If you need TCP than you should use it. UDP is designed for packets where you don't care if they got lost (like VOIP, Gameserver, etc.).
I am trying to simulate a wifi video transmission and for that I created a connection using a socket between 2 devices, however I then started to doubt whether this is required or if I was supposed to create a UDP connection.
I think I'm just confused on terms here and I've Googled and I found out that Wifi can has TCP or UDP my question would then be would a Wifi Transmission over TCP be as reliable for a simulation as one with UDP?
I'd suggest you to read Difference between TCP and UDP?.
For streaming like video transmission you would generally want to use UDP. If a packet cannot reach the server in time, it'd better be discarded than pausing the whole transmission in order to wait for one tiny missing packet that just contains the other person blinking.
But obviously it's up to you and how you implement your software.
You may need to read up a bit on the TCP/IP protocol. TCP and UDP are just types of packets/datagrams. The main difference is that TCP packets include extra protocol information, whereas UDP are simpler packets with just a destination, the data itself, and a checksum.
The upshot is that the sender of a UDP packet has no way of knowing whether or not the packet was received at the other end. Often this doesn't matter - because it may be handled in other ways by higher layers in the software, or can be simply lost and ignored without any negative consequences. So UDP can be a more efficient use of the bandwidth, in some scenarios - because there is less protocol information being exchanged, and therefore more actual data. Plus TCP is more complicated because you have to handle the protocol stuff.
So when you create your system, you have a choice - either TCP or UDP packets, depending on what you are trying to achieve and how you want to go about it. But both packet types are really all part of the "tcp/ip" protocol stack, and have similarities.
As the title suggests, I was wondering how one decides which protocol to implement. So far I understand that UDP can make for faster transmission of data but with the order it's sent in neglected and it doesn't monitor if the data is even received. To my knowledge TCP is safer and is used when data has to be precise and the reception time doesn't have to be as swift. But I noticed that different online games use different protocols even though all of them games play quite fluently(which I'm assuming means fast data transfer.) So I'm wondering how can you tell which is used, and why is that protocol used?
Thanks
Warning: incoming oversimplification. Still, this should help you understand.
TCP is reliable. If you send data, it will either get there in one piece and in perfect order, or it won't get there. This reliability comes at a cost of more traffic overhead, because the receiver has to acknowledge its receipt to the sender, and the sender may send the same data multiple times to ensure correct delivery.
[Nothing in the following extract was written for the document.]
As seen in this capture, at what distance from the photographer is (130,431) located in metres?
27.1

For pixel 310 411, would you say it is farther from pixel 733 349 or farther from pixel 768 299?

UDP is unreliable, but with no such overhead. The sender tosses packets at the receiver. Packets that do arrive are still guaranteed to arrive in one piece, but not all packets are guaranteed to arrive. UDP is useful when you can afford transmission loss and the overhead of TCP is too great to justify the reliability.
Examples of uses for UDP include real-time content streaming (video/audio) and continuous state updates (e.g., packets notifying the client of the state of various objects in your game universe). In general, these are adequate targets because data becomes irrelevant very quickly as it is replaced with new data. Better to keep throwing bits and chugging along than to worry about intact arrival of past data that may no longer matter.
On the other hand, something like authentication, a content updating system, or in-game chat would strongly benefit from a more reliable TCP connection, as latency is far less important than integrity.
The reliable way to tell which protocol is used is to use a network packet sniffer that records your network traffic, record some of the game related traffic and look at the protocol name. One example of a free and simple network sniffer is Wireshark (formerly Ethereal).
The UDP vs TCP decision will probably (I say probably as I am not a professional game dev, just a hobby dev) boil down to the amount of traffic you expect to send/receive, the networking conditions, the durability of the program in case of packet loss and the expected number of concurrent users.
A turn based strategy game, for example chess, in which each player need not send much more than their moves and occasional chat messages, would benefit from TCP. A first-person shooter with dozens of players in a 3D might generate a lot of traffic over a long time but might not suffer if a few packets now and then are lost, making it an ideal candidate for UDP.
Then again, some games might even use a combination of TCP and UDP for tasks with different requirements in speed and reliability.
Don't think of it as "UDP is faster" and "TCP is slower", because that's just wrong. The big difference is that bad packets are just dropped in UDP. The receiver UDP implementation won't have to wait for the dropped packet to be retransmitted and received before delivering any subsequent ones to the application.
In TCP, even if your machine has the next packet after the dropped one in a buffer, it won't be able to deliver it to the application until the sender retransmits the one that was dropped.
TCP: deliver data to app in order, automatic retransmit
UDP: deliver data to app in any order, no retransmit
UDP mostly makes sense if the packets are self contained. If you have to reassembly multiple UDP packets into one, you should probably use TCP.